▶ [Instructions for the task]:
Set down every entry again word for word, please, but skip the pictures.

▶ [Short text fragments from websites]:
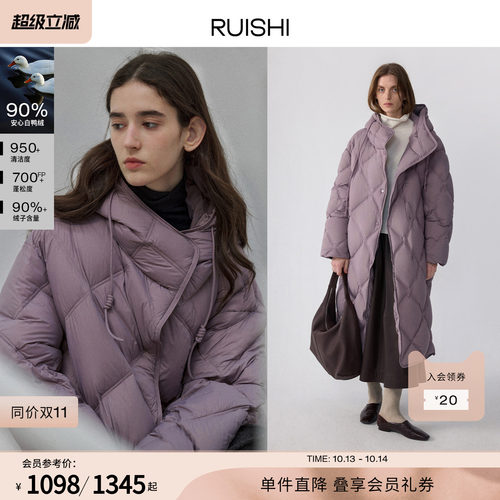 RUISHI芮时菱形格长款连帽羽绒服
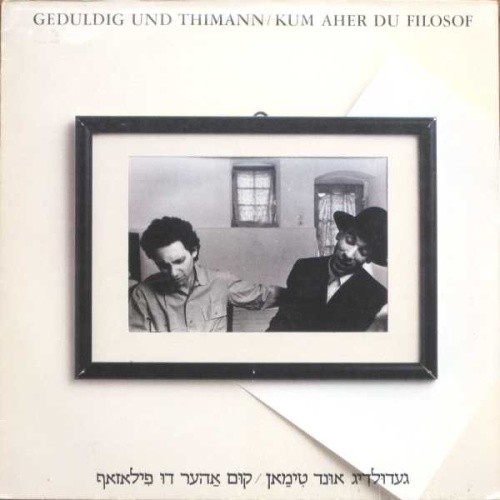 Vinyl / Geduldig Und Thimann - Kum Aher Du Filosof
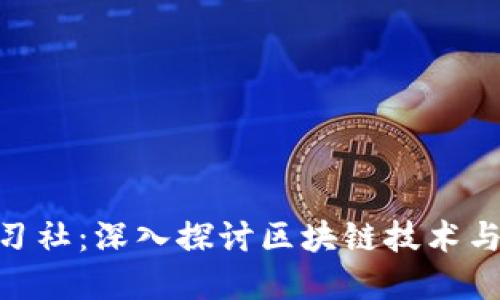 CEN币区块链研习社：深入探讨区块链技术与数字货币的未来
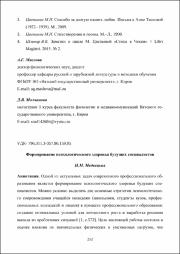 Формирование психологического здоровья будущих специалистов_2022.pdf.jpg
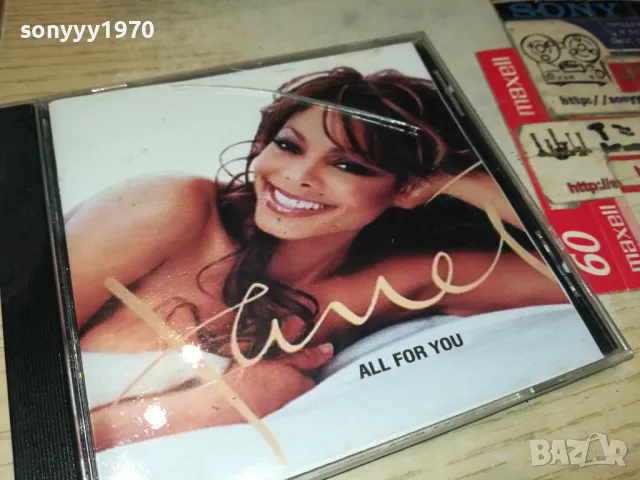 JANET CD 0105251155, снимка 5 - CD дискове - 50106584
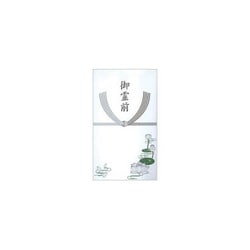 不祝儀袋 SB1680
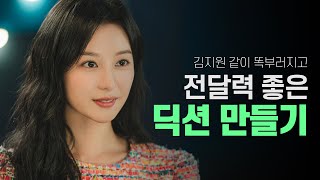 “너 진짜 똑 부러지게 말한다”라는 소리 듣게 될 거예요 feat. 김지원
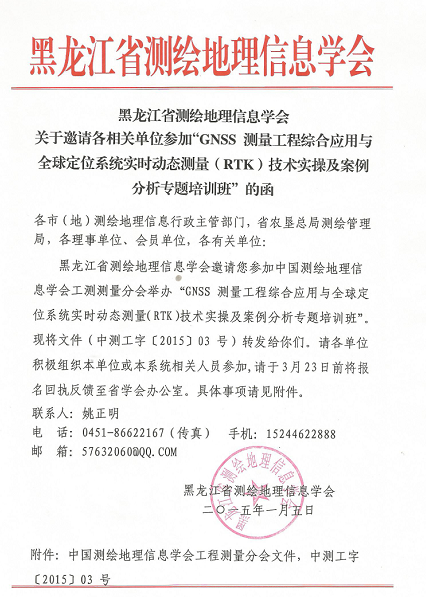 名单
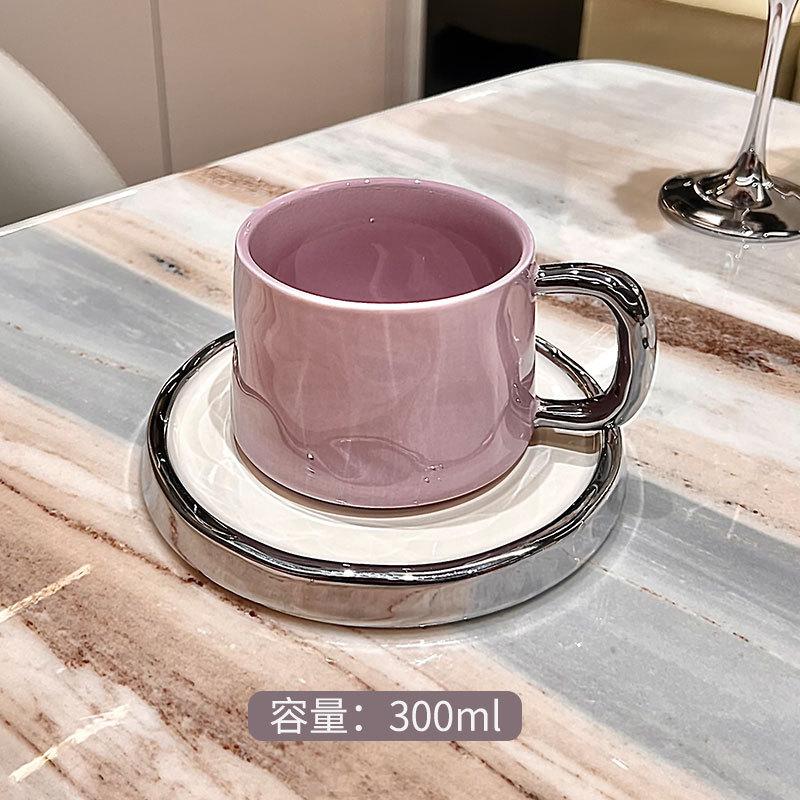 Kávový šálek z jemného porcelánu v evropském stylu 300 ml Odpolední čaj Dezertní čajový šálek Hrnek pro pár Dárek Kancelářský hrnek na vodu Domácí dekorace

▶ [Answer space]:
 RUISHI芮时菱形格长款连帽羽绒服
 Vinyl / Geduldig Und Thimann - Kum Aher Du Filosof
 CEN币区块链研习社：深入探讨区块链技术与数字货币的未来
 Формирование психологического здоровья будущих специалистов_2022.pdf.jpg
 JANET CD 0105251155, снимка 5 - CD дискове - 50106584
 不祝儀袋 SB1680
 “너 진짜 똑 부러지게 말한다”라는 소리 듣게 될 거예요 feat. 김지원
 名单
 Kávový šálek z jemného porcelánu v evropském stylu 300 ml Odpolední čaj Dezertní čajový šálek Hrnek pro pár Dárek Kancelářský hrnek na vodu Domácí dekorace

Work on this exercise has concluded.